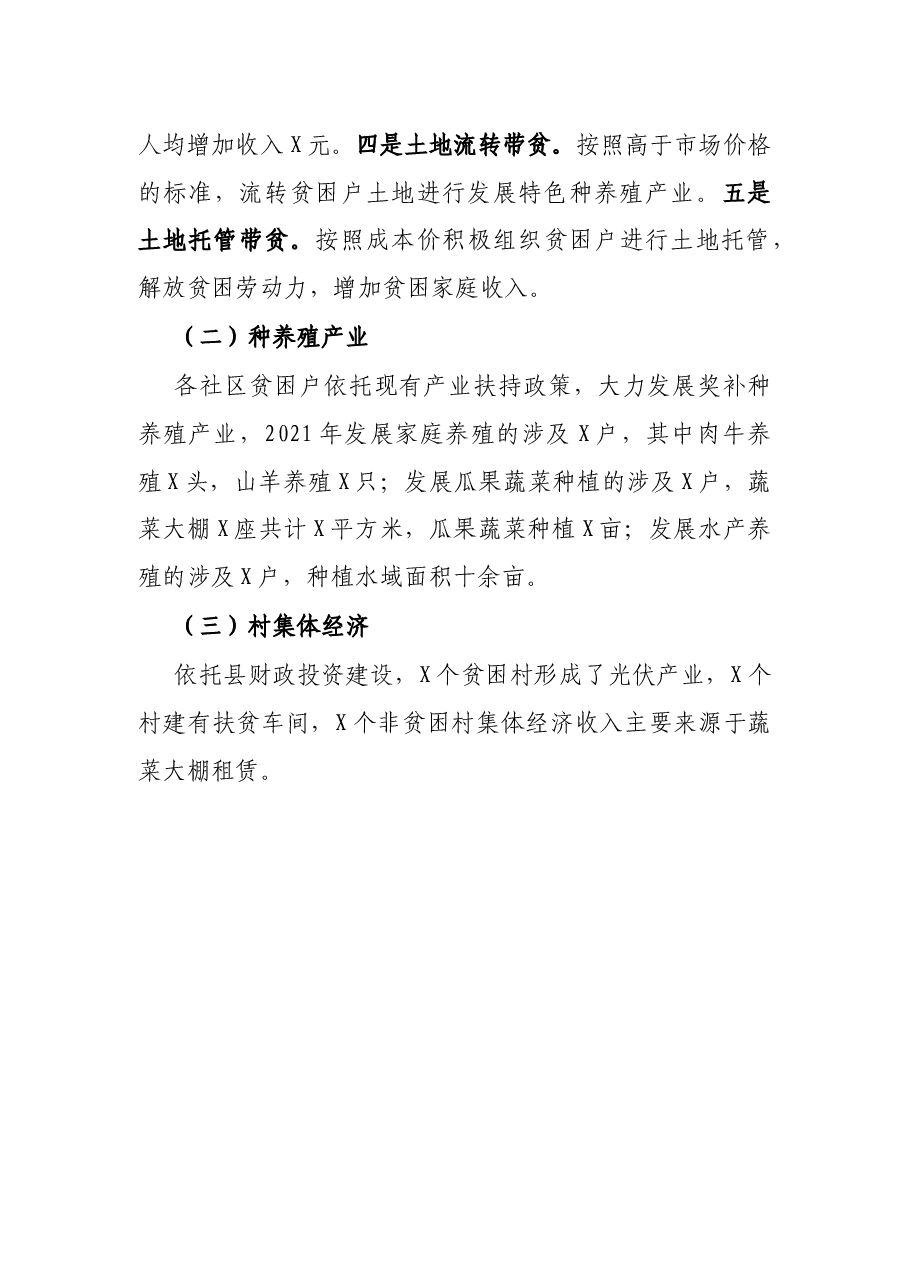 街道巩固脱贫攻坚成果有效衔接乡村振兴工作总结.docx,第4页预览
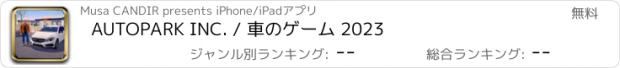 おすすめアプリ AUTOPARK INC. / 車のゲーム 2023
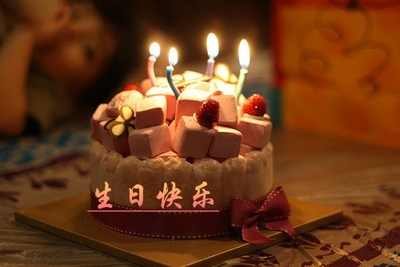 四十岁祝福语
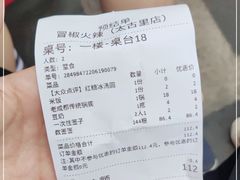 -冒椒火辣(太古里店)
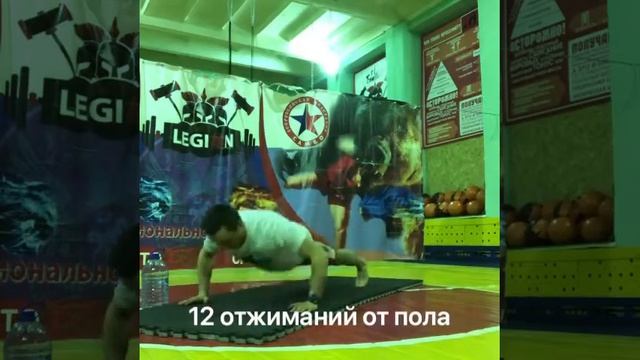 Тренировка функциональная ПТ 27.03.2020 смотреть онлайн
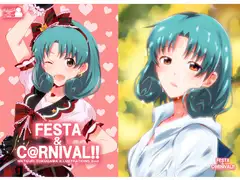 FESTA&CARNIVAL!!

__TRY IT__
The lines from the one containing "Тренировка функциональная ПТ" to the end of the material must be output exactly, both ends included; no picture may appear.

__SOLUTION__
 Тренировка функциональная ПТ 27.03.2020 смотреть онлайн
 FESTA&CARNIVAL!!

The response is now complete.